¿Puede la cerveza originar dolores de estómago?

Marta Valle

Dolor de estómago por cerveza

Una de las formas más tradicionales de buscar un tiempo de esparcimiento y relajación, después de un día duro, ya sea con amigas, compañeras de trabajo o familiares, tiene como principal aliado a la cerveza. Bebida alcohólica refrescante y de baja graduación que suele acompañar algunos de nuestros momentos lúdicos. Sin embargo, para algunas mujeres el hecho de tomar una cerveza puede estar lejos de una sensación de relajación, especialmente si esta ingesta termina estando relacionada con un malestar estomacal.
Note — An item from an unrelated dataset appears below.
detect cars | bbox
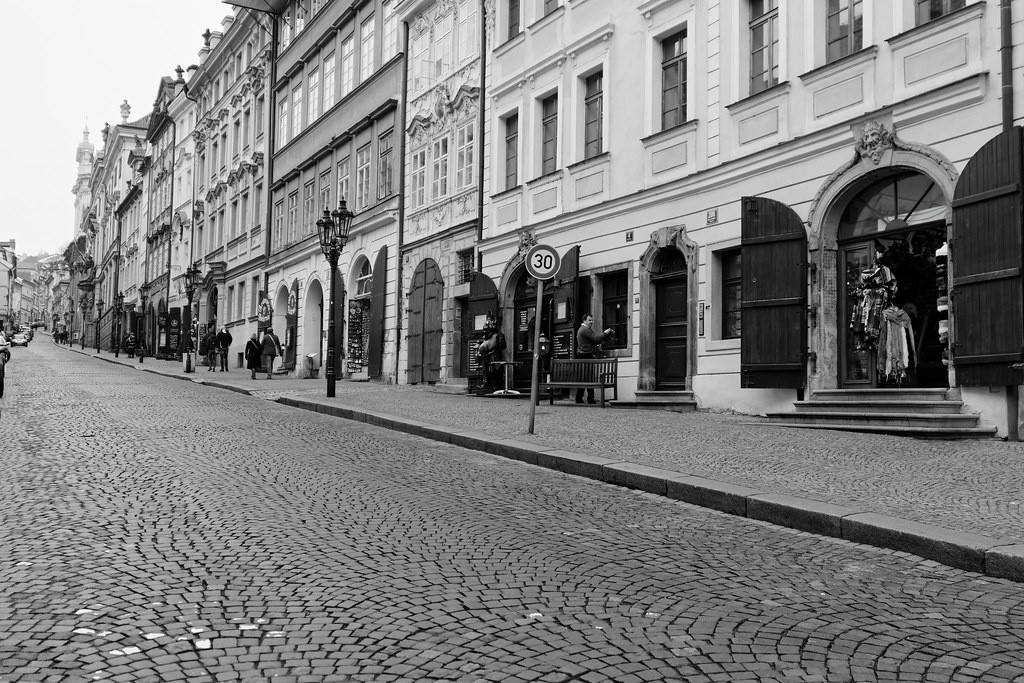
[0,350,6,397]
[0,334,11,363]
[9,333,28,347]
[0,320,45,342]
Estas anomalías pueden estar generadas por diversos factores como puedan ser la intolerancia al alcohol, las alergias o los propios trastornos digestivos.
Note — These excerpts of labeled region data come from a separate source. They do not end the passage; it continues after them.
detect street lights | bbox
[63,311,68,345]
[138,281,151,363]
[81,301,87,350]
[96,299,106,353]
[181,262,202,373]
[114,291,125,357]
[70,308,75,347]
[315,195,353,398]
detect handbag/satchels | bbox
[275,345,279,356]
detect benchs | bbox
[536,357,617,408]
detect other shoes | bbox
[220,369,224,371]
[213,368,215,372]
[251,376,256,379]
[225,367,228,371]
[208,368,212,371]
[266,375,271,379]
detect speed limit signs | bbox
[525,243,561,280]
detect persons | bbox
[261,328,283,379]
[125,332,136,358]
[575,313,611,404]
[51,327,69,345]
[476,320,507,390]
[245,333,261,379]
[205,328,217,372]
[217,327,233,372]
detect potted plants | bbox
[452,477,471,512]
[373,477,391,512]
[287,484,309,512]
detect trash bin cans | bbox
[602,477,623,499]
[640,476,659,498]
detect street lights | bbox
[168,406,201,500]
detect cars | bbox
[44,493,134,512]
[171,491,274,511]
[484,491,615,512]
Relación de los dolores de estómago con la ingesta de cerveza

Si llegamos a una situación en la que experimentamos dolor de estómago cada vez que ingerimos cerveza, resulta probable que estemos desarrollando algún tipo de patología digestiva. El alcohol inserto en dicha bebida aumenta el nivel de ácido normal presente en el estómago, por lo que un abuso de esta sustancia puede conducir a nuestro organismo a sufrir disfunciones tales como diarreas, vómitos o, incluso, sangrado en aquellas mujeres que se excedan.

El alcohol presente en la cerveza, además de las consecuencias descritas anteriormente, puede llegar a irritar las úlceras estomacales –en el caso de estar padeciendo dicha enfermedad- al tener un contacto directo e inmediato con las heridas abiertas, a la par que generar una mayor cantidad tanto de ácido clorhídrico como de pepsina. Se trata, por otro lado, de una sintomatología que, en primera instancia, puede aparecer solapada por el efecto tranquilizante que proporcionan los lúpulos de la cerveza, los cuales, además, pueden relajar durante un corto espacio de tiempo el área afectada.

La cerveza se fabrica con una gran variedad de sustancias que pueden llegar a causar una reacción alérgica en nuestro organismo. Anomalía que, por sí misma, puede desatar la aparición de síntomas relacionados con los malestares abdominales: náuseas, diarreas o vómitos. Este caso lo podremos detectar si, además de la sintomatología dispuesta, nuestro cuerpo presenta otras consecuencias como la aparición de urticaria, entumecimiento de la boca, sensación de hormigueo en la cara o picazón en la piel.